I realize that the two most recent Broadsheet posts mention Hillary Clinton. I'm also burned out on talk of how her fabled "tears" won her New Hampshire, I really am. But Judith Warner's column on the topic absolutely demands comment.

Marianne Pernold Young -- the woman who asked that infamous question in a Portsmouth coffee shop -- says she simply wanted to know "woman to woman" and "as a friend," how Clinton manages to get up every morning on the campaign trail. But Warner projects what this "emissary of the 'Girlfriend' posse" truly wanted answered: "Could she 'relate' to Clinton? Was she likely to find a 'friend' in a woman with a camera-ready helmet of hair? Could she learn from Hillary? Could they share beauty tips? Would her gesture toward female bonding be well-received and perhaps met with the kind of positive mirroring of which Best Friendships Forever are made?" Yikes.

That uncharacteristically catty swipe is just the start of it. Warner goes on to say:

If victory came for the reasons we've been led to believe -- because women voters ultimately saw in her, exhausted and near defeat, a countenance that mirrored their own -- then I hate what that victory says about the state of their lives and the nature of the emotions they carry forward into this race. I hate the thought that women feel beaten down, backed into a corner, overwhelmed and near to breaking point, as Hillary appeared to be in the debate Saturday night. And I hate even more that they've got to see a strong, smart and savvy woman cut down to size before they can embrace her as one of their own.

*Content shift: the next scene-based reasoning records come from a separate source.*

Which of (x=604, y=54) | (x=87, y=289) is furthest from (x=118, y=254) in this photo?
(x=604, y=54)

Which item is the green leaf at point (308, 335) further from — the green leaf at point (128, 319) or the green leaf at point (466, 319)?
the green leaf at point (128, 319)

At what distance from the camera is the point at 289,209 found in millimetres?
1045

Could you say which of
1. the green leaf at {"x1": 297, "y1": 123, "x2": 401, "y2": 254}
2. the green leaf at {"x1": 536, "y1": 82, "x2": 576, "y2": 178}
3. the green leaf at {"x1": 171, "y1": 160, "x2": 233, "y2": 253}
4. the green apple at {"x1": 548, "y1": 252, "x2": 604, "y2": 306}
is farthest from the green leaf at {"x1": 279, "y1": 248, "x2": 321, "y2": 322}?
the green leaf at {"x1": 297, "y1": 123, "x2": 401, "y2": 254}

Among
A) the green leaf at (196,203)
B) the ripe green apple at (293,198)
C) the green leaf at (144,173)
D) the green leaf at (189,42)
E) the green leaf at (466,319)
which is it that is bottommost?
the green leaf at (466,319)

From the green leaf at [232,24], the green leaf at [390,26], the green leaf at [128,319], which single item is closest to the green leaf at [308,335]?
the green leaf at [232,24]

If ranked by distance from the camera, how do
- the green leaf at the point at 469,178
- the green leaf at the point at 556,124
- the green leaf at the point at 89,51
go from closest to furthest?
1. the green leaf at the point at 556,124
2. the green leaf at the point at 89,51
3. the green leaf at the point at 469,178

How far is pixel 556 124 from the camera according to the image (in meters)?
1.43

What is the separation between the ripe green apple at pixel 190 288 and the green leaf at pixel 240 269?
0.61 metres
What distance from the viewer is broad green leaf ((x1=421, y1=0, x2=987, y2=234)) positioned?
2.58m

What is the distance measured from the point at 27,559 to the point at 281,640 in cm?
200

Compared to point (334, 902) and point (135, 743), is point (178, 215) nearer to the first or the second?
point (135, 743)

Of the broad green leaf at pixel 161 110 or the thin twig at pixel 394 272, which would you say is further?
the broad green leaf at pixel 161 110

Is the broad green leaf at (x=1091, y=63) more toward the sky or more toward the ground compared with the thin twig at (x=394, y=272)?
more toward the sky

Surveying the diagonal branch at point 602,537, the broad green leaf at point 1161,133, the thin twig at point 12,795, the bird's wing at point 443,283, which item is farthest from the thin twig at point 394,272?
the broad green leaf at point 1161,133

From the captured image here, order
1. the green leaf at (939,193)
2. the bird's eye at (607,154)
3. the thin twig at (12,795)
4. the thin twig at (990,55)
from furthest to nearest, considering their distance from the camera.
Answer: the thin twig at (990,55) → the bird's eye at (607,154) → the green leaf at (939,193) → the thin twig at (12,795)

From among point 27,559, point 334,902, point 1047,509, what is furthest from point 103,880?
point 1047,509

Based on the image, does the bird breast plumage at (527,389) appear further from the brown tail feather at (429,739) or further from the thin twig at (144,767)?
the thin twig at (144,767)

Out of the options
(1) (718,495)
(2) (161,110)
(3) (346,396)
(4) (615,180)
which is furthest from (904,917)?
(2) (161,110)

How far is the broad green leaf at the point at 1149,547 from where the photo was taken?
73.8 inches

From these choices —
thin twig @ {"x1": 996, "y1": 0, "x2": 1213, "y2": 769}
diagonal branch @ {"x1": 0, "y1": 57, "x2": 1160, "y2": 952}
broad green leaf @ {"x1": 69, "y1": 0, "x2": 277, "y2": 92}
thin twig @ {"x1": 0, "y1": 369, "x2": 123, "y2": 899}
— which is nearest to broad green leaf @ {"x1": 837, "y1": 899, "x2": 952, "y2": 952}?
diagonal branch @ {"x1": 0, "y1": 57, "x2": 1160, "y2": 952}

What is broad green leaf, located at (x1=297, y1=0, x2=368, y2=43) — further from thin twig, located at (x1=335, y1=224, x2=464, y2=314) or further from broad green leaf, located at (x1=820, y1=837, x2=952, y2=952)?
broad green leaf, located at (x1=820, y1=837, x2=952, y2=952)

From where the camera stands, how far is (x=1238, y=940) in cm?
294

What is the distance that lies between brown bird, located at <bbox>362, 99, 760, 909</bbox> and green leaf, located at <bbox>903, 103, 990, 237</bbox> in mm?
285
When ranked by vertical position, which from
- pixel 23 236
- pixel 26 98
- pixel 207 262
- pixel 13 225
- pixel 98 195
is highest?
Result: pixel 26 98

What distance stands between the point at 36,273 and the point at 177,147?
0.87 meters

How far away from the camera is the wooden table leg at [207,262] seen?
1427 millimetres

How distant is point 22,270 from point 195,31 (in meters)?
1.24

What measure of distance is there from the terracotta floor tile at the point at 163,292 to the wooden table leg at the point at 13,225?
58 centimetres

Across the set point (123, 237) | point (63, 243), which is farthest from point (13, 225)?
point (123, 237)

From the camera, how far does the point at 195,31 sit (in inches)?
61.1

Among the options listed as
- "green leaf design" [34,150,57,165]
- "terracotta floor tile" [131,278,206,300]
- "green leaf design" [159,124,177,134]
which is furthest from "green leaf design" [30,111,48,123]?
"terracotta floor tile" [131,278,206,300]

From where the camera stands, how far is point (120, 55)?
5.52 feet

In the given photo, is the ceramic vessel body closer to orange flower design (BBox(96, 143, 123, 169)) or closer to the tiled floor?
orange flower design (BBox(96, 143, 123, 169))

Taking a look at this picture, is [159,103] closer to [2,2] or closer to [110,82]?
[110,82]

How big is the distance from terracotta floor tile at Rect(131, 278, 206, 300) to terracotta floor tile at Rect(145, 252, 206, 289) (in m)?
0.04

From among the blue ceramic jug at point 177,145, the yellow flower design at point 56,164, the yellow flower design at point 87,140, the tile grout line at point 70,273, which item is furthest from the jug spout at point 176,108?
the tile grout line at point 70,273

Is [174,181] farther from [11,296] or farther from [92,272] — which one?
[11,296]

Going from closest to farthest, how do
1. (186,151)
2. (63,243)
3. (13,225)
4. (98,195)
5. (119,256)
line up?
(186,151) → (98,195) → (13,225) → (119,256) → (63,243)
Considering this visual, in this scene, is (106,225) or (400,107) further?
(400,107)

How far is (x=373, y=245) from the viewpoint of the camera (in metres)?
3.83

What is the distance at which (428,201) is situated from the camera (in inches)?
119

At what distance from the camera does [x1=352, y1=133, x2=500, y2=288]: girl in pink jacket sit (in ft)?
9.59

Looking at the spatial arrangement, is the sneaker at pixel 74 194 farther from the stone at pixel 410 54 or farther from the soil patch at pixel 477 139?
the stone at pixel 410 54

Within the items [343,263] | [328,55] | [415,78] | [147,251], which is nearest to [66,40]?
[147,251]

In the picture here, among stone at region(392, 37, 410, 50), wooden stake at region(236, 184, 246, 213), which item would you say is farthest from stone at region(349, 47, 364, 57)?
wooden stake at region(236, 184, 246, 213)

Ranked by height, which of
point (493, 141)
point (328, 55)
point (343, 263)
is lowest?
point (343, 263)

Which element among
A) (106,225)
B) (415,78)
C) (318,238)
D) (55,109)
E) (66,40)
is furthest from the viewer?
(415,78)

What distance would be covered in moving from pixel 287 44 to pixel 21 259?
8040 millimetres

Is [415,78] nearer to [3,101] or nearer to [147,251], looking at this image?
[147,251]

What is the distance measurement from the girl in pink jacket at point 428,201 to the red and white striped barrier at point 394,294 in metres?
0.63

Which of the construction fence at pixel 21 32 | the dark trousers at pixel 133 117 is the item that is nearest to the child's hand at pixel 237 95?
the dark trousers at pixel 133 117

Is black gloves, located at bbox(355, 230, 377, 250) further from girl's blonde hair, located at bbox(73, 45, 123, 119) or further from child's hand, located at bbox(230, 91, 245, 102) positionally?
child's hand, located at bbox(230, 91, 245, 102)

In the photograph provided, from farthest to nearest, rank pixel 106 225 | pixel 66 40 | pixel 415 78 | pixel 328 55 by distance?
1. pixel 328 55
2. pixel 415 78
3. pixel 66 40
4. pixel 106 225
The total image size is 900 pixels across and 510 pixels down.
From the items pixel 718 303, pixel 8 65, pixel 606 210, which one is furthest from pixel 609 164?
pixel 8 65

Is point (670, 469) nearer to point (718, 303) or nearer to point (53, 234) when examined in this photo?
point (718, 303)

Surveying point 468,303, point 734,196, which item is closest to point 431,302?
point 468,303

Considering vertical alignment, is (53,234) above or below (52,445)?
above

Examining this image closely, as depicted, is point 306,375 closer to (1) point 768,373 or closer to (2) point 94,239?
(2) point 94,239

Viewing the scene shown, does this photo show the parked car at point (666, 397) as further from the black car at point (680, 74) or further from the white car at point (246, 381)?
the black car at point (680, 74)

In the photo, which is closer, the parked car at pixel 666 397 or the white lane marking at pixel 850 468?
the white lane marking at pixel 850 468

You know what I hate? That Warner actually buys into that dangerously appealing media narrative, the one that holds everyday women as too simple, too dumb and too frivolous to vote on actual issues; that the moronic soccer moms of America are easily wooed by a show of frailty and exhaustion because that's something they understand. Alternate theories (like that female voters revolted against cable news' delighted and premature announcement of Clinton's political death) be damned, we keep returning to the narrative that allows us to cozy up to familiar and reassuring sex stereotypes. It seems that many of us want to believe women voters were swayed by a show of emotion, instead of by their outrage at the media response to Clinton's slightest show of emotion or, say, actual campaign issues.

The truth is, as Rebecca Traister put it in her recent Salon story, "We'll likely never really know what electoral alchemy landed Hillary Clinton an unexpected victory." But, just as recent history has been rewritten to show Clinton crying her eyes out, the tale of how she secured a New Hampshire win remains equally unhampered by reality. I'm shocked to see Warner so eagerly -- not to mention angrily -- embrace that imagined reality.